転生する予定の男は最高最強の理想の『ママ』になりたい。
「突然だけど君は死んだので転生です。
要望は聞くが、君の転移する世界に合わせて私がファジーに決めます」
白く輝くヒトガタのようなモヤがそう言った。
男は即座に答えた。
「俺の考える最高最強の理想の『ママ』になりたいんだがァッ??!!!!!」
「は?????」
輝きとモヤが消え去り、ぽかんとした表情をうかべる白髪の少年とも少女ともつかない存在がそこにいた。

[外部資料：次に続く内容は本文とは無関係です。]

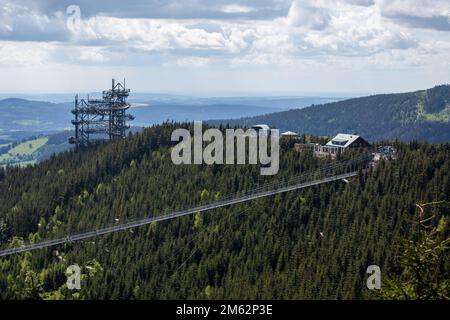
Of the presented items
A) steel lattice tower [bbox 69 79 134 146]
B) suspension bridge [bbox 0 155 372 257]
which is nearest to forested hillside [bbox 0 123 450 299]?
suspension bridge [bbox 0 155 372 257]

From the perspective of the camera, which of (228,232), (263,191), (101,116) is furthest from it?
(101,116)

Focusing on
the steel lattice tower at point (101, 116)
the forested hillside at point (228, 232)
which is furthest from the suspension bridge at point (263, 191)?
the steel lattice tower at point (101, 116)

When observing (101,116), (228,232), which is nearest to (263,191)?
(228,232)

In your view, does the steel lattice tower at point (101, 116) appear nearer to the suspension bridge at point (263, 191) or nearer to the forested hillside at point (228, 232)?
the forested hillside at point (228, 232)

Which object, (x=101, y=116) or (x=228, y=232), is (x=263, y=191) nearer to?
(x=228, y=232)

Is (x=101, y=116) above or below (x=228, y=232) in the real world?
above

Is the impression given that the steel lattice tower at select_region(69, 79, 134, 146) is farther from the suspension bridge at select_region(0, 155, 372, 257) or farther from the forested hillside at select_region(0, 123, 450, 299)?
the suspension bridge at select_region(0, 155, 372, 257)

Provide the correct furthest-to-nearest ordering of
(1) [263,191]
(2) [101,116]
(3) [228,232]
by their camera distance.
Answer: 1. (2) [101,116]
2. (1) [263,191]
3. (3) [228,232]
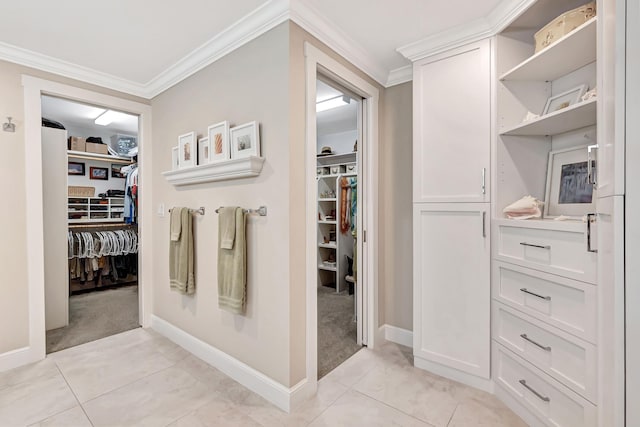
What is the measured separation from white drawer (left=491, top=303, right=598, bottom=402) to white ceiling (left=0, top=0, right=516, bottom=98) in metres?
1.75

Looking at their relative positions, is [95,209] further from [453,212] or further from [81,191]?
[453,212]

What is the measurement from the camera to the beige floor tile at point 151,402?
169cm

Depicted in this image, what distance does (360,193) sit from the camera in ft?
8.45

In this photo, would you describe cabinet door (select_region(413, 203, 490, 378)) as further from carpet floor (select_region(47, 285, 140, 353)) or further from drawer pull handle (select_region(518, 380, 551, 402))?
carpet floor (select_region(47, 285, 140, 353))

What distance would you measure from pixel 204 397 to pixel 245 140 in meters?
1.62

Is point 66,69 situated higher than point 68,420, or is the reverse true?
point 66,69

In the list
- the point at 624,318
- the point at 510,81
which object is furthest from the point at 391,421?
the point at 510,81

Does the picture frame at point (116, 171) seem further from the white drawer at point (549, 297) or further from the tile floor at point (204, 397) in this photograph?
the white drawer at point (549, 297)

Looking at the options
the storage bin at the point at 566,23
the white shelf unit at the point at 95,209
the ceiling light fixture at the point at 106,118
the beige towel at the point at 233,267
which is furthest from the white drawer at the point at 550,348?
the white shelf unit at the point at 95,209

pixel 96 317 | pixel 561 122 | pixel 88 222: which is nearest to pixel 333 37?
pixel 561 122

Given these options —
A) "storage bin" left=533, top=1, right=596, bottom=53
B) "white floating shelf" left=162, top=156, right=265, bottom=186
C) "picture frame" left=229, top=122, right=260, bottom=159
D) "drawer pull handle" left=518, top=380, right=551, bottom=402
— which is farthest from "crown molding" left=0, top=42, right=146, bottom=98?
"drawer pull handle" left=518, top=380, right=551, bottom=402

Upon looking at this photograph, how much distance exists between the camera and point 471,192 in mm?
1955

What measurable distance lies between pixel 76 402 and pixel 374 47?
3.01 m

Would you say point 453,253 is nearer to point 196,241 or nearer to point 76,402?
point 196,241
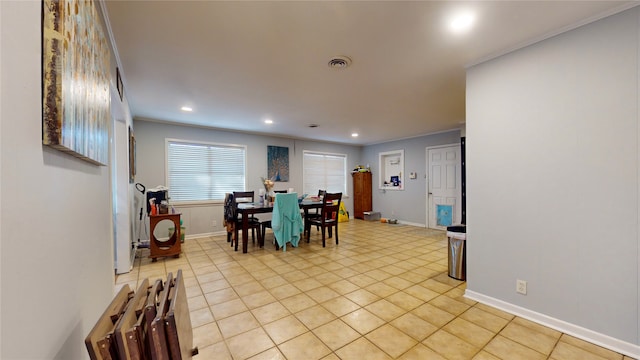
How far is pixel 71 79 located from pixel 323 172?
22.1 ft

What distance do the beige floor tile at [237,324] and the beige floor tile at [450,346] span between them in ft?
4.58

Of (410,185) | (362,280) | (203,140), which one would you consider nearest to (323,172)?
(410,185)

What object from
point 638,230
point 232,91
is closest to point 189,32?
A: point 232,91

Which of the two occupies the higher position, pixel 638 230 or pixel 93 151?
pixel 93 151

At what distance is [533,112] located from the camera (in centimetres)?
212

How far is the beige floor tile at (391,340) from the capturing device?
1.77m

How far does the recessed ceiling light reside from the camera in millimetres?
1805

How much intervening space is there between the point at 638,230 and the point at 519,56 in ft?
5.21

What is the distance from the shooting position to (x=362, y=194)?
7.70 metres

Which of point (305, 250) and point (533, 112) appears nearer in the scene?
point (533, 112)

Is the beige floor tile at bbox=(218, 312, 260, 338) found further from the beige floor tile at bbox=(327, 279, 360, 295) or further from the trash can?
the trash can

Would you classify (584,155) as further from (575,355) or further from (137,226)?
(137,226)

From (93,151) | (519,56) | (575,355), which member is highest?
(519,56)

「いや、異世界転生である程度要望が通るんだろ? ならば俺はママになりたい」
「待ってくれ君は男だろう?」
「でもママになりたいんだよ。今世ではママになるのは不可能だ。つまり来世に期待」
「いや……いや?? せめて転生先の世界がどうとか聞いてからにしないか?」
当初の神々しい雰囲気をかなぐり捨てて白い存在は必死になった。予定と違いすぎる。
「……え〜っと、君の転生する世界は剣と魔法のファンタジー、多数転生者や転移者が居る」
「よく見るやつだろ。はいママ一択です」
「待ってくれって!! その『ママ』ってなんだ? 君は子供が欲しいのか?」
その場合この白い存在の権能では賄えない。魂に合わせて器を形成するので魂の性別は変えられない。転生先の世界観的には無性までは行ける。白い存在は焦り始めた。
「『ママ』っていうのは……希望のようなものだ」
「は????」
「つまり、心を優しく包み込んでくれて、全てを受け入れてくれて、しかし倫理に反する行動を取るような場合は叱りつけて、怒るじゃなくて叱るなんだよな……。あったかくて、ご飯がおいしくて、家事をてきぱきして、エプロンが似合って、晴れた日に洗濯してて干したシーツ越しに微笑んでくれ……。華奢なようでいてそして何よりも強い、美しくて、まるで天気のいい空を見上げたような爽やかさがあって、声は涼やかで、きらきらしてて……うっ俺の心のバブがオギャる……ママ……」
「まってくれ。ちょっと落ち着いてくれ」
「まだ続けていいか」
「急にトーン下げるなよ!! なんだつまり君はお母さんが恋しいとかそういうことか……?」
「全くそうではない。俺の母は普通に存命だった……はず? だし、50代の元気なオバさんだぞ。母は母であって『ママ』ではない」
「ああ、ここの空間だと生前の記憶が薄れるからな。……じゃあなんだママって……?」
「だから『希望』だ」
「わかんねーーーーーーよ????」
白い存在は混乱した。こんなやつ見たことない。
「つまり……性別とか無視した自分の理想というか、自分が成れるものとは到底思わないがそういう存在がいて欲しいという……信仰……? だれだって知能ゼロにしてなんか理想のママ的存在にバブバブしたくないか?」
「わからない……私にはわからない……ママとか居ないし……」
白い存在は半ば発狂というのはこういう気分なのかと混乱していた。
基本的には大いなる存在である自分が居ると小さき存在であるヒトの魂が勝手にグチャグチャになっていたので、ここまで会話(?)が続いた事がなかったのだ。
「……ママがいない? そうか……」
白い存在をそっと包み込む気配がした。この空間では魂、つまりなんかフワッとしたモヤ的エネルギー体なので生前のビジュアルは存在しない。男は『ママ』に憧れていた。生前は心のバブがオギャるままにしていたが、ここでは体格もビジュアルも関係ないのだ。バブをオギャらせたいという魂の願いの輝きだけがまばゆいエネルギーなのだ。
「あたたかい……これが……『ママ』……」
端的にいうと逆汚染である。SAN値を直葬すべき側が直葬された、そういうことです。
「う〜ん、じゃあそろそろ転生しようか〜。きみは〜りそうの『ママ』になるんだろお?」
「叶えられるのか?」
「わたしの権能がおよぶかぎりはね〜叶うよ〜。心にしっかり願ってねえ。」
白い存在は発狂したママ……ちょっと変になったまま男を異世界に送り込んだ。
重ねていうがこの白い存在に魂の性別を変えるほどの力は、無い。そして要望はファジーに叶う。
仄かに輝く魂があった。
……その前に立つ白く輝くヒトガタのような存在が叫んだ。
「突然だが君は死んで転生するわけだ。転移先の世界に合わせて要望はファジーに叶えてやる。だがママになりたいとかそういうことは絶対言うなッ!!!!!」
「は????」
徹夜したら妄想の中の男がママになりたいって言ってきたので。